Whānau Ora minister Peeni Henare can kiss Māori progress goodbye if he continues to allow other agencies to dip into its funding, the organisation's head has warned.
It comes as distinguished Māori leaders seek an urgent Waitangi Tribunal hearing over the government's handling of Whānau Ora funding.
The Whānau Ora policy allows Māori to control the funding and delivery of social services through its three Māori-led commissioning agencies.
It received an $80m funding boost over four years in the 2019 Budget, but North Island commissioning agency chair Merepeka Raukawa-Tait said not all of that money was going to Whānau Ora.
"From what we have seen, particularly in the last 12 months, we believe that the government is starting to undermine Whānau Ora," Raukawa-Tait told RNZ'sCheckpoint.
Peeni Henare, Merepeka Raukawa-Tait debate Whānau Ora
Raukawa-Tait said she was seeing funding being withdrawn, with government agencies adopting the 'Whānau Ora' brand.
"We do know that the additional funding has gone into government agencies and to a new initiative that they're calling the 'whānau ora initiative'.
"They're using that and saying that's the way they can develop policy that will be good for whānau. That money, the additional money, is actually needed by Whānau Ora, not by a government department, any government department - they have never known what's good for Māori."
She - along with Dame Naida Glavish, Dame Tariana Turia, Lady Tureiti Moxon and Dame Iritana Tawhiwhirangi - wrote to Prime Minister Jacinda Ardern in November last year expressing their concerns, but said they had not had a response.
They are now seeking an urgent Waitangi Tribunal hearing, claiming the government has breached the Treaty of Waitangi by refusing to adequately and transparently fund Whānau Ora.
Of the $20m extra funding Whānau Ora was promised last year, only about $5m was received by the commissioning agencies.
Raukawa-Tait said that did not make any sense, and she had a message for the Minister of Whānau Ora, Peeni Henare.
"Be the minister that we want to have confidence in. At this present moment we do not.
"If he does not understand his role and our expectations of him than you can kiss Māori progress goodbye for the next two decades."
She said if he continued to allow government agencies to use its funding, Whānau Ora faced destruction by stealth.
Henare denied any of the Whānau Ora funding was going to other government agencies, and said the move was politically motivated.

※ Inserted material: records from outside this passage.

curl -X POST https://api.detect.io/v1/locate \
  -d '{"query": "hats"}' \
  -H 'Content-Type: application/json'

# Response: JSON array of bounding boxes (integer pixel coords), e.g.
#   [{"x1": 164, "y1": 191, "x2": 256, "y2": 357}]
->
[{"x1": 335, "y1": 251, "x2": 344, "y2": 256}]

He said the three commissioning agencies would receive a further $42m and the rest had been ear-marked for new Whānau Ora initiatives - including one to support people who had whānau in prison.
"We've held on to some of the money ... to allow us to explore how we might be able to support Whānau Ora," he said.
"Some of the money has already been allocated to growing whānau ora through commissioning, some of the money currently sits there while the co-design of new initiatives is under way - and, namely, the one with the corrections agencies.
"That money has not gone to Corrections, a correctional facility or the Minister for Corrections. I can guarantee that none of the money has gone back into government pockets or government agencies."
Multiple reviews into Whānau Ora, including an independent review in 2018 have found the policy works, but its funding and resourcing are not enough to meet demand in some areas.
Henare said it did not matter where the support was coming from as long as whānau were getting the help they needed.
"My job isn't to please commissioning agencies, my job is to make sure that whānau - whereever they might be - get the whānau ora support they deserve.
"We made it clear that in order for whānau ora to grow off the back of the review that we were to push whānau ora to have support from other government agencies."
Lady Tureiti Moxon, the director of a leading Whānau Ora health provider in Waikato, said the minister should be backing the Whānau Ora Commissioning model which had been proven to change people's lives.
"We can look after our own people, we can do this for ourselves, but if the government is going to hold back funding there's no way that we can actually develop and grow ourselves because the demand is huge.
"You do what you can with the resourcing that we're given but when you compare it to what other government agencies are getting, it's miniscule."
The claimants said they wanted the Waitangi Tribunal to recommend urgent systemic changes to the way Whānau Ora funding decisions are made so further prejudice against Māori could be avoided.